>>

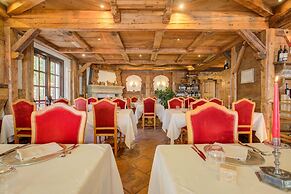 Hotel Querceto by Double Hospitality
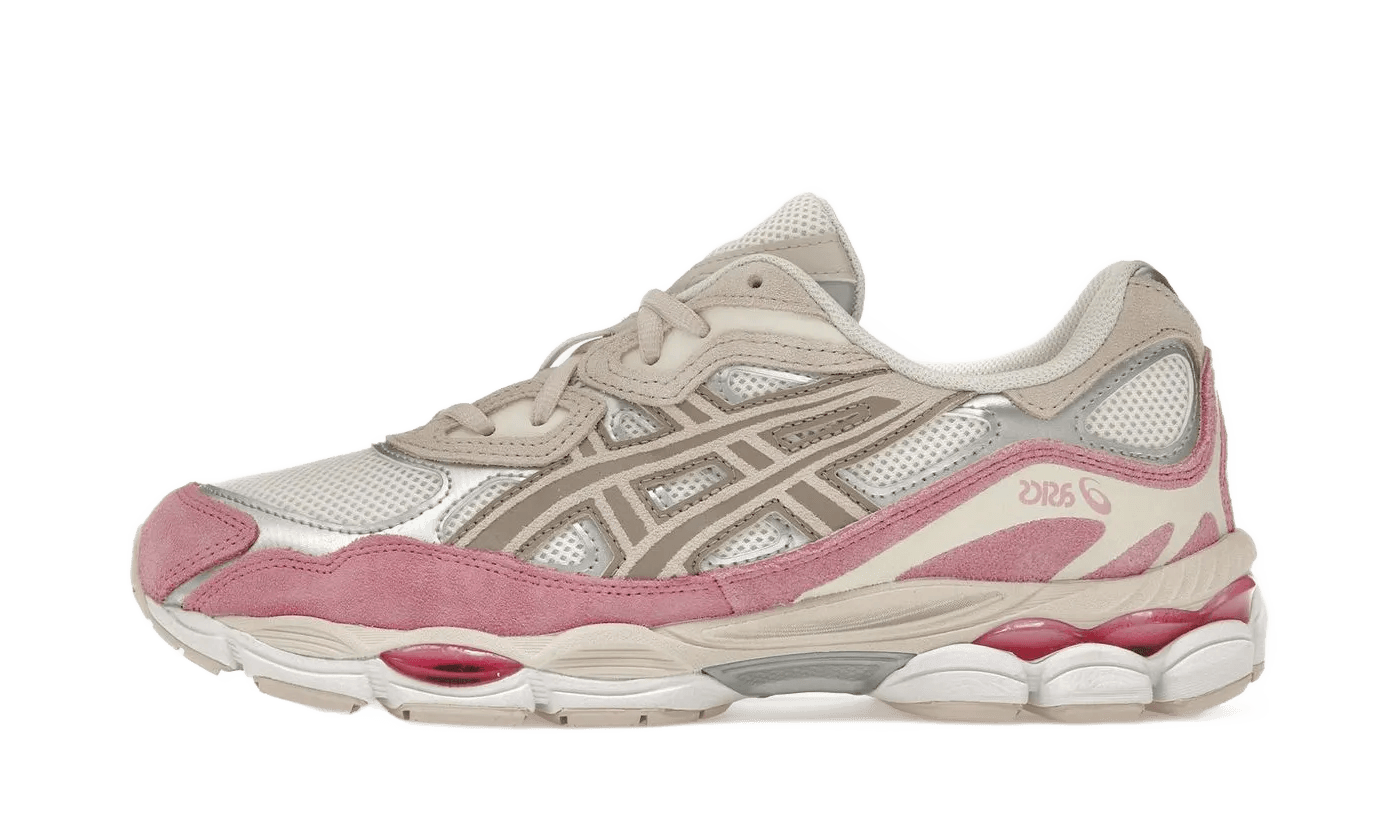 ASICS GEL-NYC Strawberries Cream - 1203A383-104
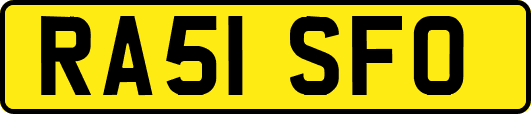 RA51SFO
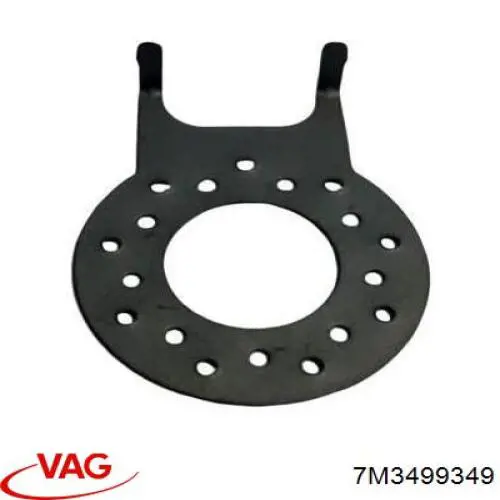 VAG 7M3499349 precio, desde 11,56 EUR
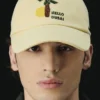 Gorra de béisbol Hello Dubai Gorra con logotipo, vendida exclusivamente en línea y en nuestros puntos de venta de los Emiratos Árabes Unidos. Gorra de béisbol Hello Dubai Gorra con logotipo, vendida exclusivamente en línea y en nuestros puntos de venta de los Emiratos Árabes Unidos.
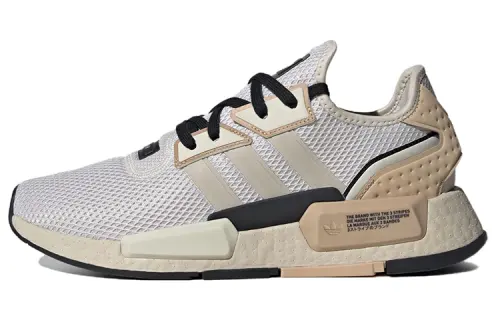 NMD_G1 Adidas Originals 'Aluminium Magic Beige'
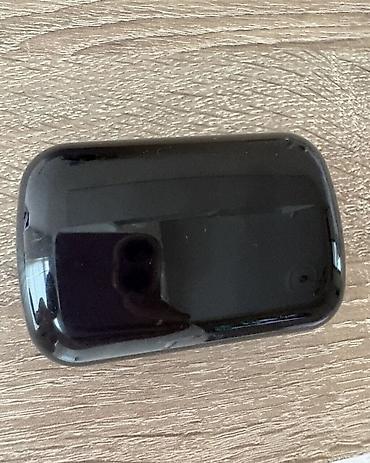 airpods 4 qiyməti: Yeni Simsiz (Bluetooth) Qulaqcıqlar, rəng - Qara — 3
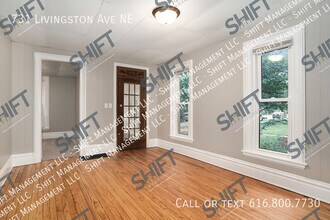 731 Livingston Ave NE in Grand Rapids, MI - Building Photo - Building Photo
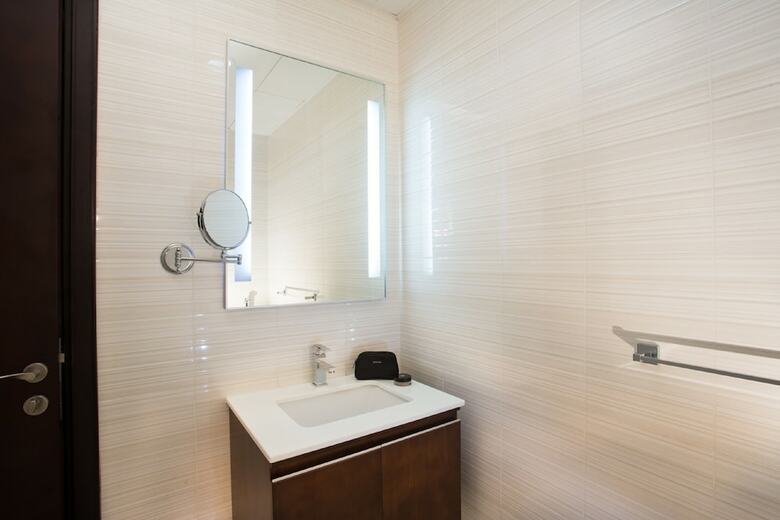 Apartamentos Hyatt Residences Doha West Bay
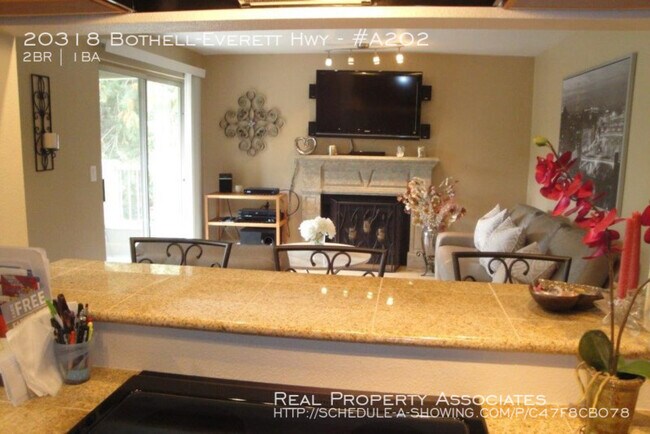 Building Photo - Condo in Bothell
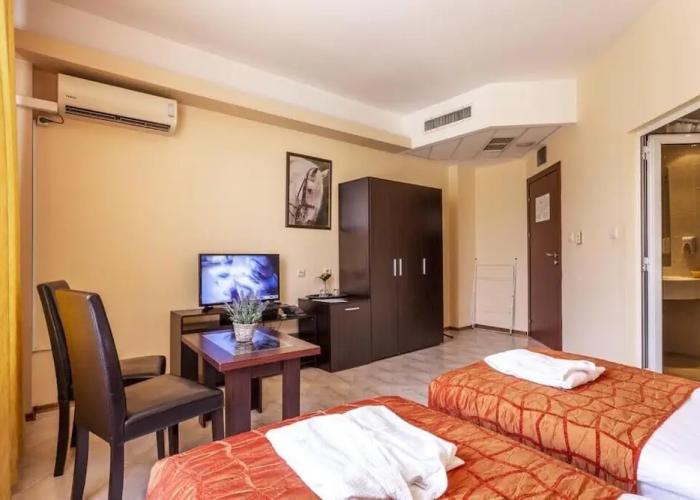 Termo Hotel Aspa Vila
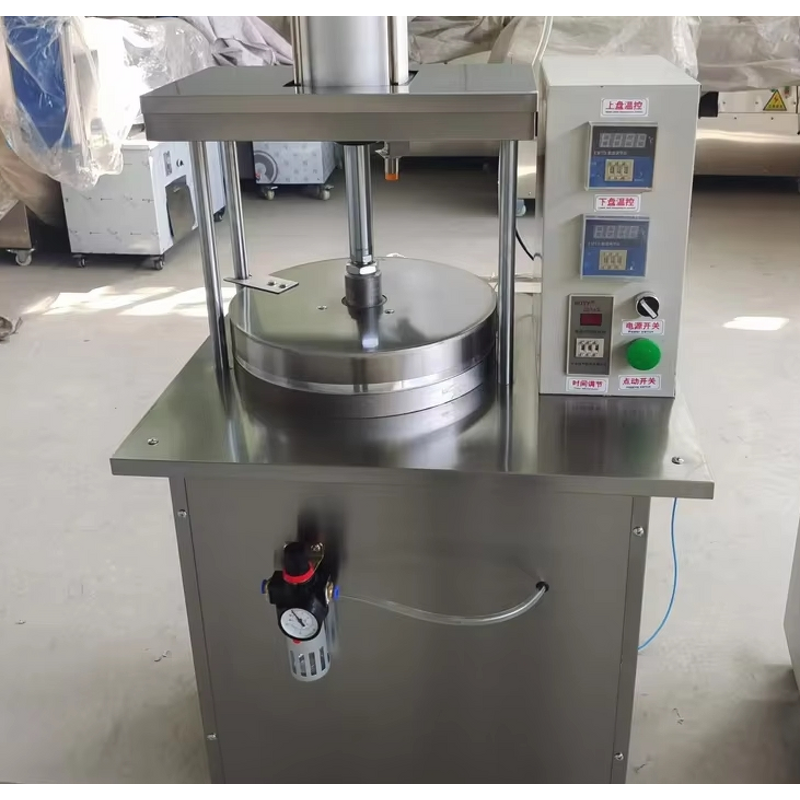Bread Roll Machine Manufacturer - Sweet Loaf French Baguette Complete Bakery Baking Full Set Gas Powered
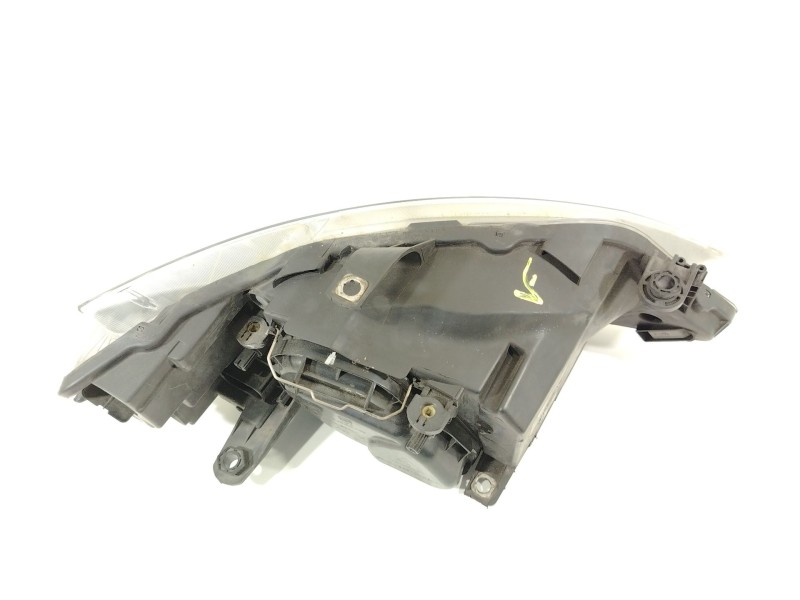 Recambio de faro izquierdo para seat ibiza iv (6j5, 6p1) 1.6 tdi referencia OEM IAM 6J1941021J 90012259 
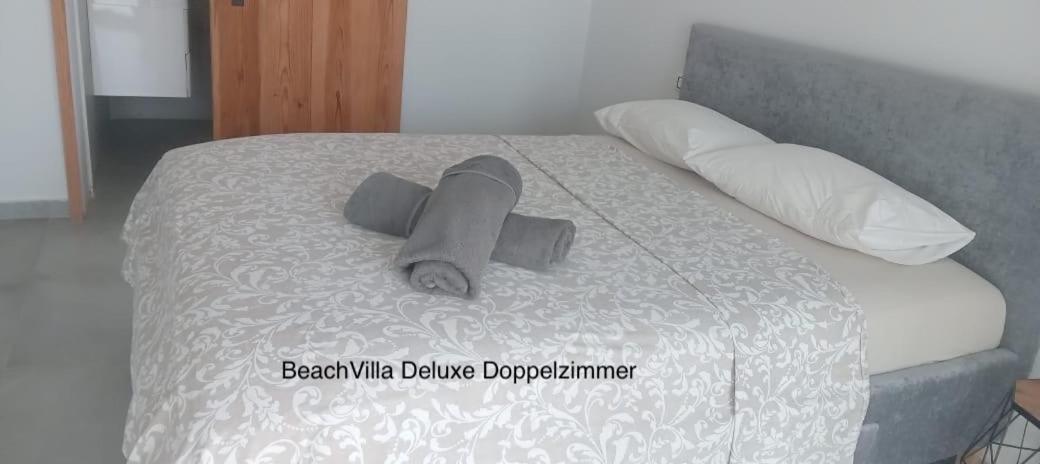 Luxury Beach Villa, Praia De Chaves, Boa Vista Sal Rei Exterior foto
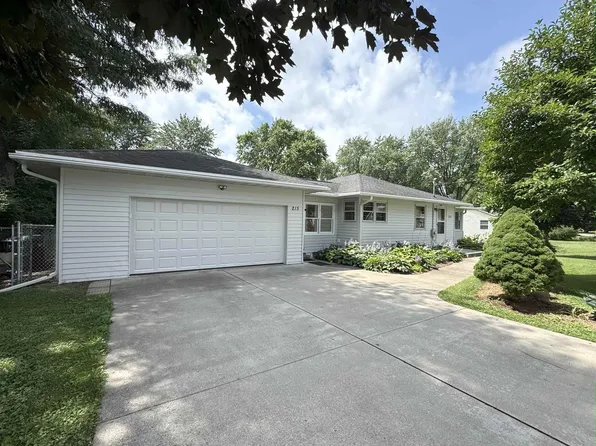 215 East Dean Avenue, Madison, WI 53716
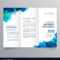Brochure Layout – Dalep.midnightpig.co Throughout Three Panel Brochure Template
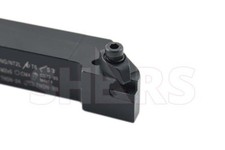 Shars 3/4" TNSL-12 LH Notch Threading Grooving Indexable Tool Holder P 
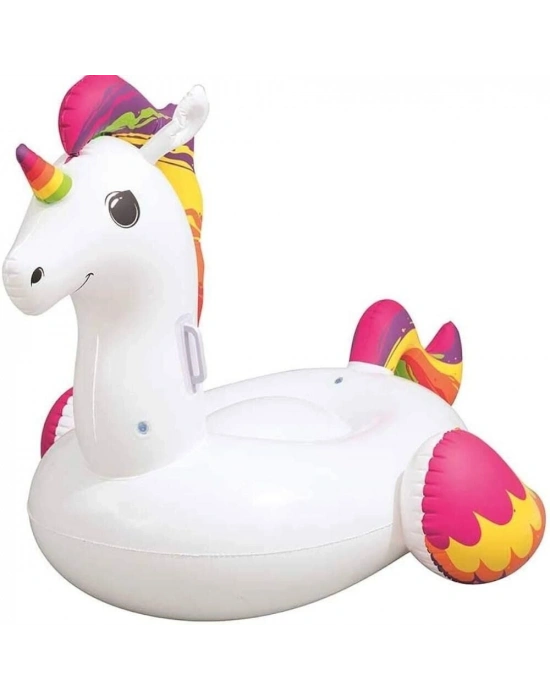 Pegasus Binici 150x117 Cm Bestway - 41114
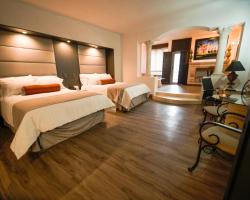 Hotel & Spa Hacienda Baruk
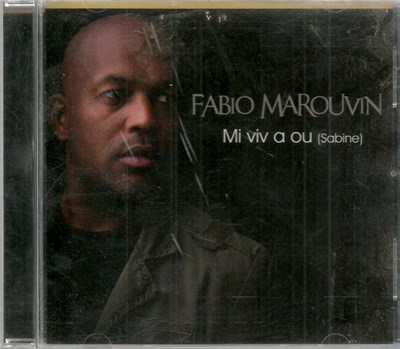 Fabio Marouvin - Mi Viv A Ou (Sabine) download mp3 flac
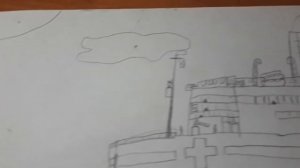 как нарисовать британик.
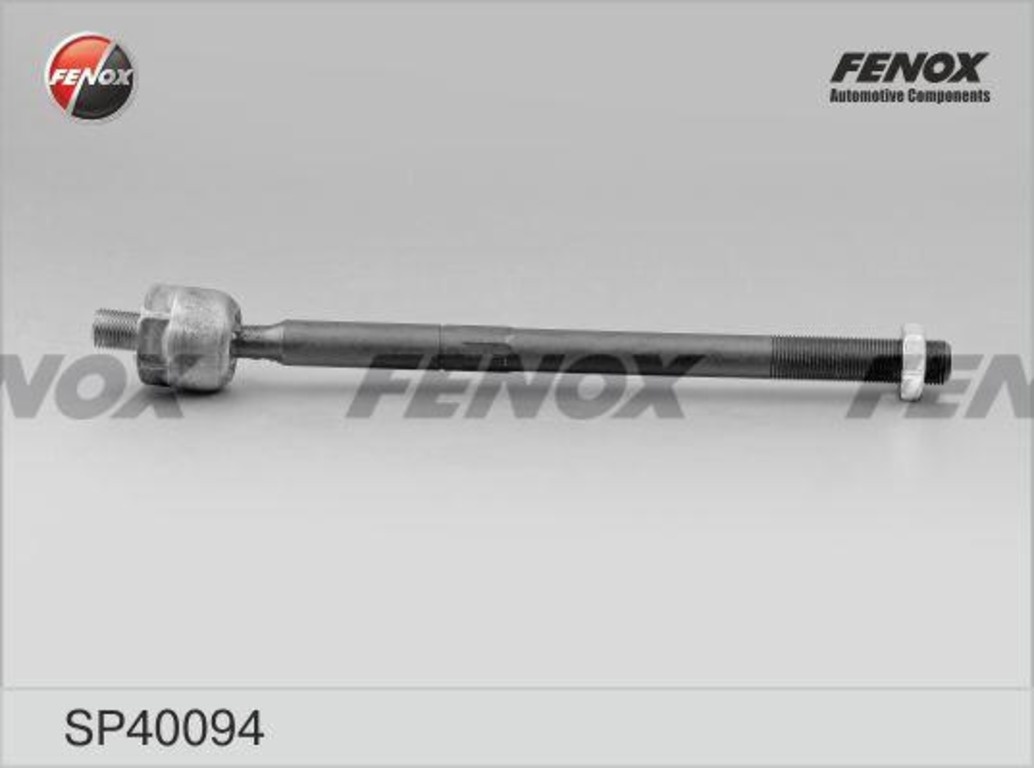 FENOX наконечник рулевой SP40094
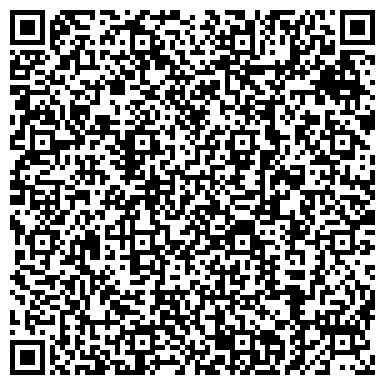 QR-код с контактной информацией организации ООО Новокузнецкое Интернет-телевидение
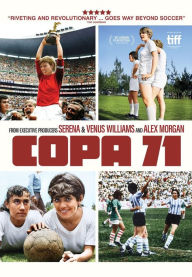 Title: Copa 71
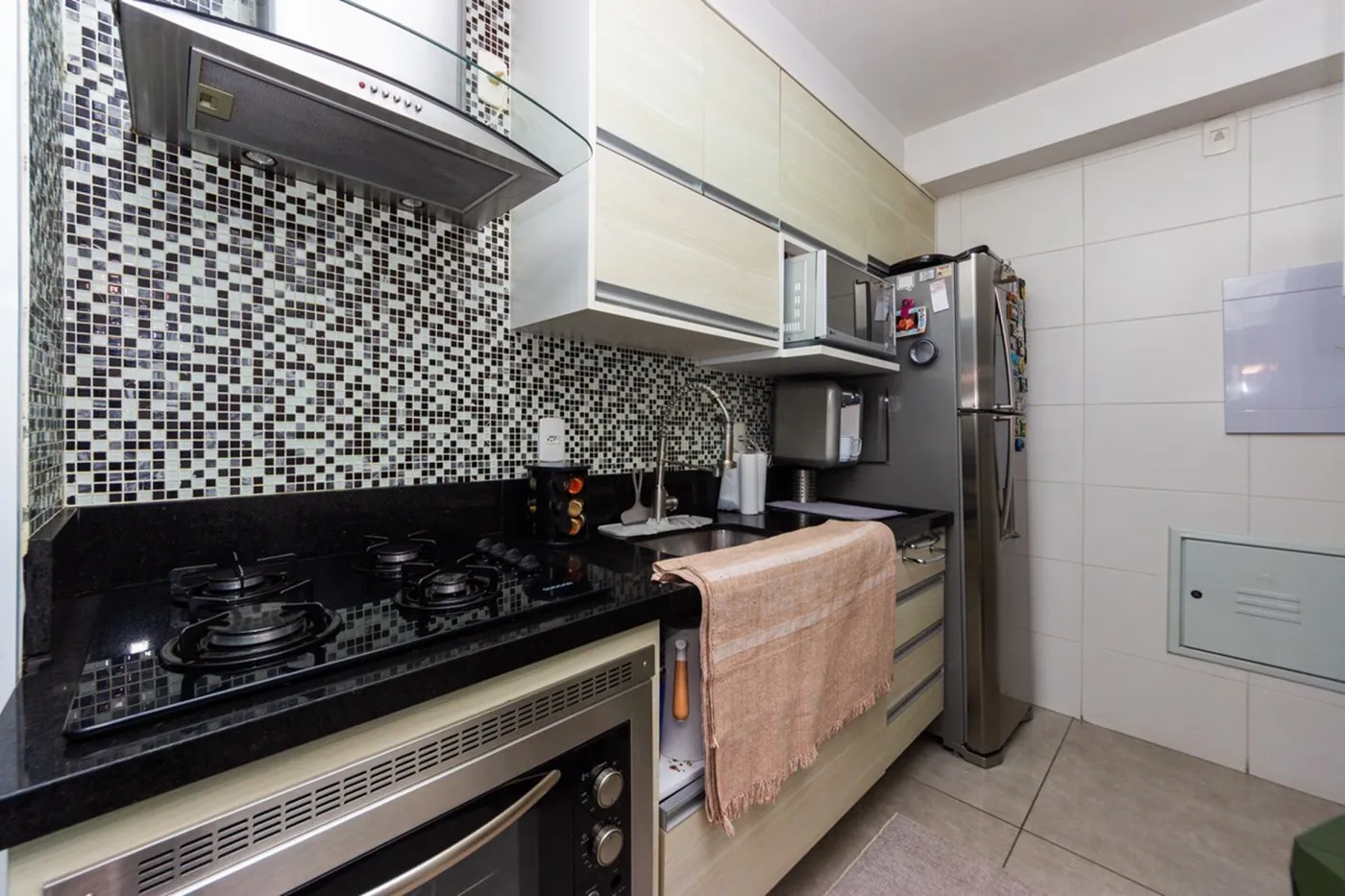 JPDB 305 Apto 602031026-40 - REMAX Classique Exclusividades — foto 4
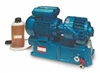 St. Louis Vacuum Pump for MODEL 82-6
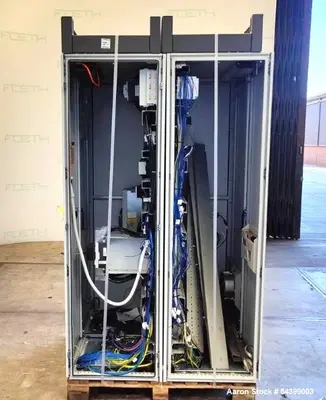 USED LEISTRITZ CORPORATION ZSE 27 HP-PH-40D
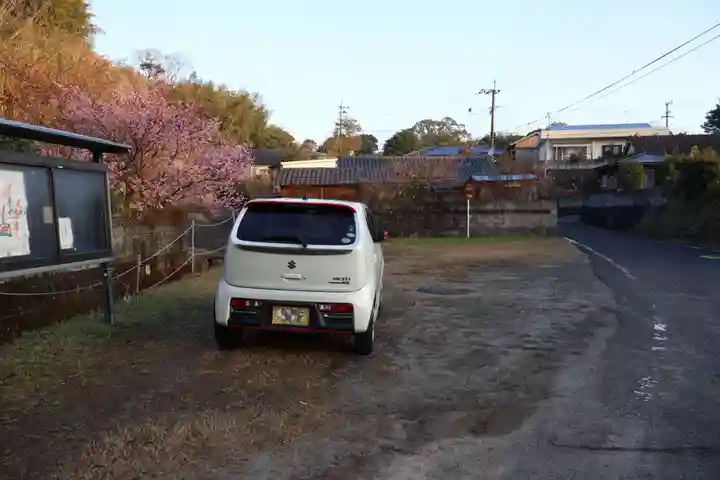 今嶽神社(鹿児島県)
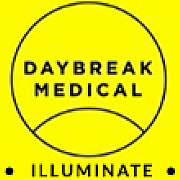 Break Glass Medical Ltd logo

<<

**Exercise prompt**
Once the line with "Termo Hotel Aspa Vila" is found above, transcribe each line from it through the line with "215 East Dean Avenue, Madison, WI 53716", exactly, and omit the pictures.

**Problem solution**
 Termo Hotel Aspa Vila
Bread Roll Machine Manufacturer - Sweet Loaf French Baguette Complete Bakery Baking Full Set Gas Powered
 Recambio de faro izquierdo para seat ibiza iv (6j5, 6p1) 1.6 tdi referencia OEM IAM 6J1941021J 90012259 
 Luxury Beach Villa, Praia De Chaves, Boa Vista Sal Rei Exterior foto
 215 East Dean Avenue, Madison, WI 53716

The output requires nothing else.